EXERCISE AIM:
Find every line in the items below that contains the word "located" and copy each of those lines.

(Excerpts of spatial question data)

──────────

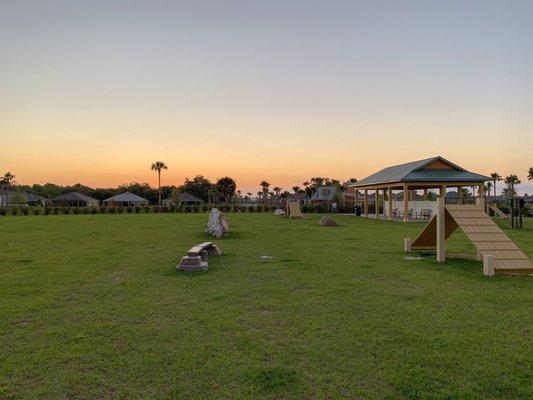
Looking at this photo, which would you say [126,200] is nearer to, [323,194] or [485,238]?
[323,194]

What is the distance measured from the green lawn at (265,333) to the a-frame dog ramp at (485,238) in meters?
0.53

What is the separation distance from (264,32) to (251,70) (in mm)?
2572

──────────

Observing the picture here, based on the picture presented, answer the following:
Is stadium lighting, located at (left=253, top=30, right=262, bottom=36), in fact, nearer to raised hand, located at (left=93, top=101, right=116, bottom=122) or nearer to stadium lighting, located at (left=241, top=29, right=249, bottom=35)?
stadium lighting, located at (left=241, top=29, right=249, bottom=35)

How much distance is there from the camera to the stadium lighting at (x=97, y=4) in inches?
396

──────────

TASK OUTPUT:
Is stadium lighting, located at (left=253, top=30, right=262, bottom=36), in fact, nearer to raised hand, located at (left=93, top=101, right=116, bottom=122) or nearer to stadium lighting, located at (left=241, top=29, right=249, bottom=35)?
stadium lighting, located at (left=241, top=29, right=249, bottom=35)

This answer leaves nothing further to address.